Task material —
◆ ◆ ◆

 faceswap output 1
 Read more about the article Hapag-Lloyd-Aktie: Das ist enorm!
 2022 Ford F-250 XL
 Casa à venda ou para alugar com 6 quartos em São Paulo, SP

◆ ◆ ◆

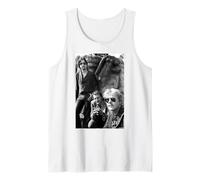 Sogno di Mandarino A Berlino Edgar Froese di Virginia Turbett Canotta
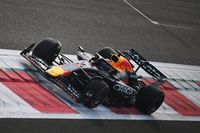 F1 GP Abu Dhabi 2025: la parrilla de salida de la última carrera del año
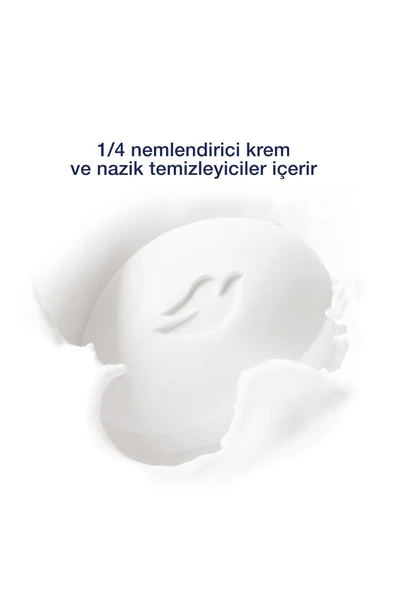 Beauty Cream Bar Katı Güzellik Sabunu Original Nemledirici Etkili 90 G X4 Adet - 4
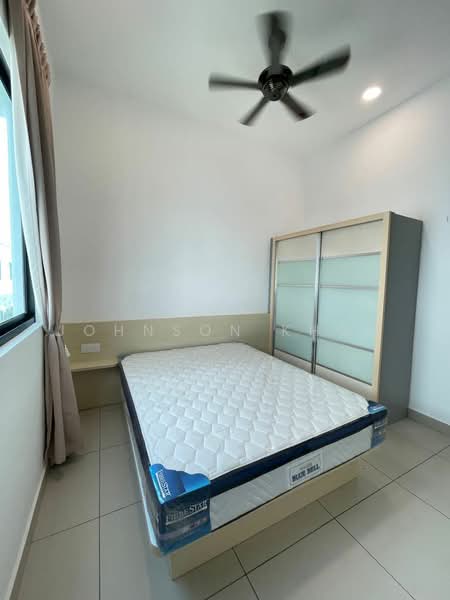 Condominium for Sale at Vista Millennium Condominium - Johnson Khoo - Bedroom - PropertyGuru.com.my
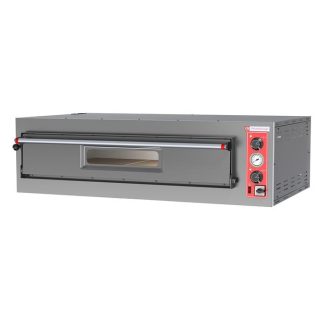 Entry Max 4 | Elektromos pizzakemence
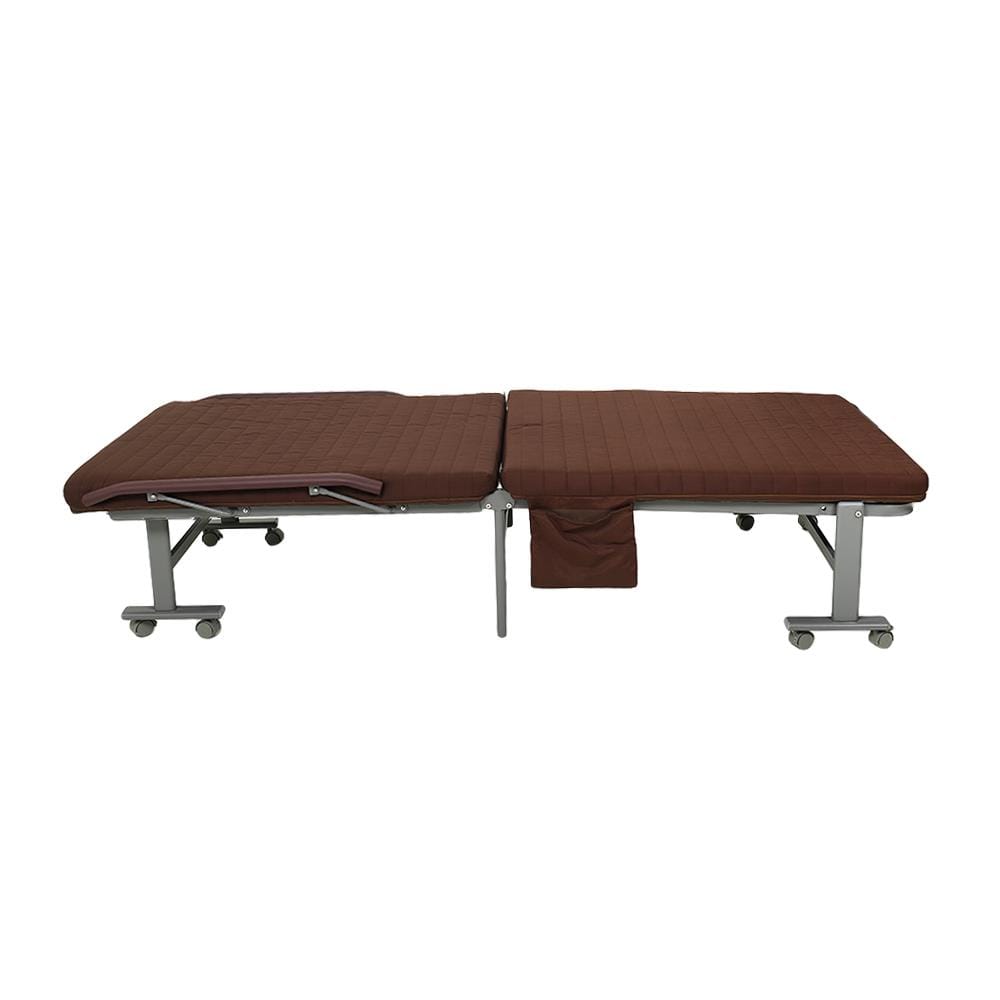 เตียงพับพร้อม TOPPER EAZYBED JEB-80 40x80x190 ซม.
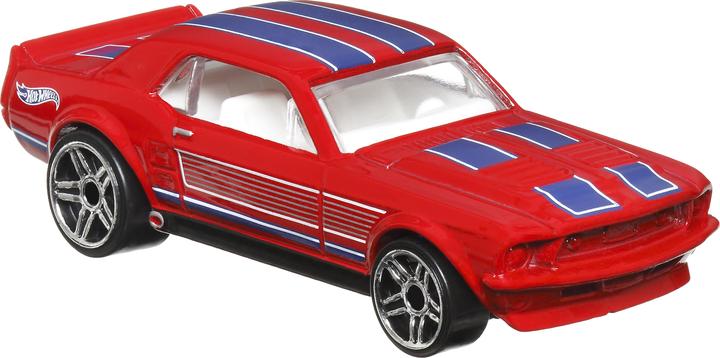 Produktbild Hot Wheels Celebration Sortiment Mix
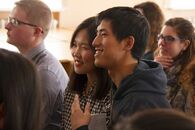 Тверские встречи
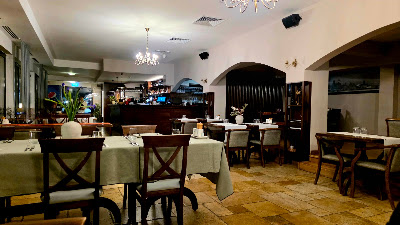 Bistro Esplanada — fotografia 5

◆ ◆ ◆

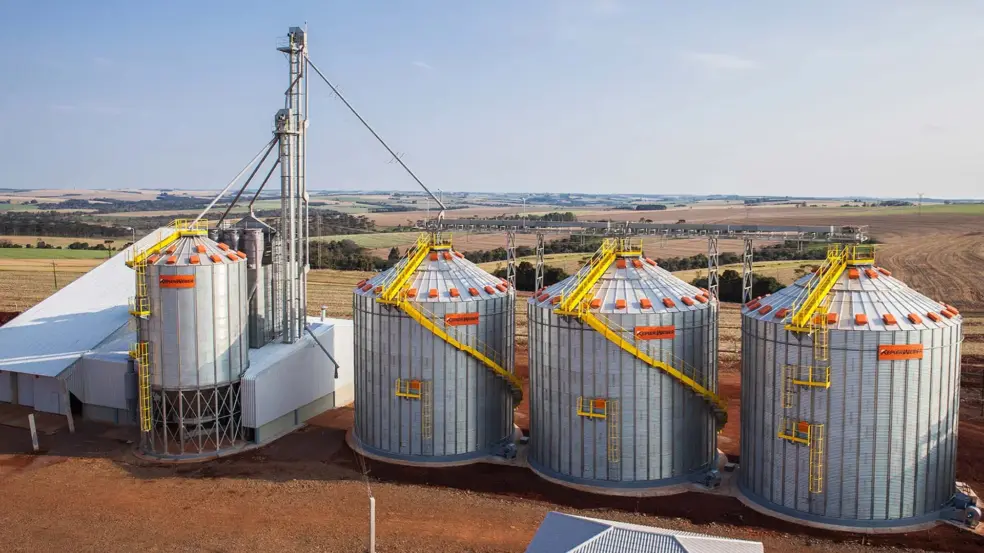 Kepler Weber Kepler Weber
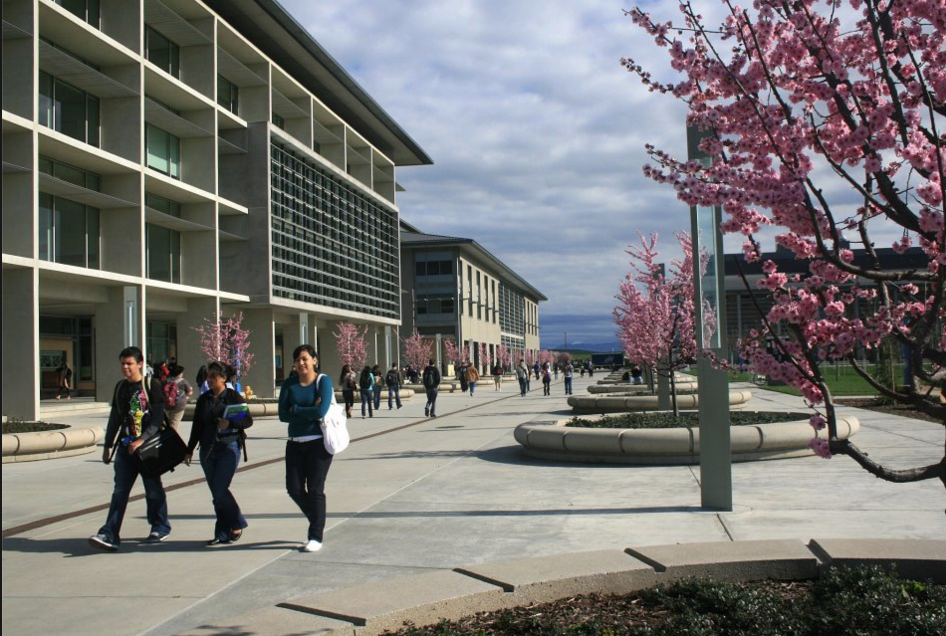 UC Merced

◆ ◆ ◆

About this exercise —
Reproduce, word for word, only the lines in the records above from the line with "Тверские встречи" through the line with "Bistro Esplanada — fotografia 5", including both ends; omit the pictures.

Written solution —
 Тверские встречи
 Bistro Esplanada — fotografia 5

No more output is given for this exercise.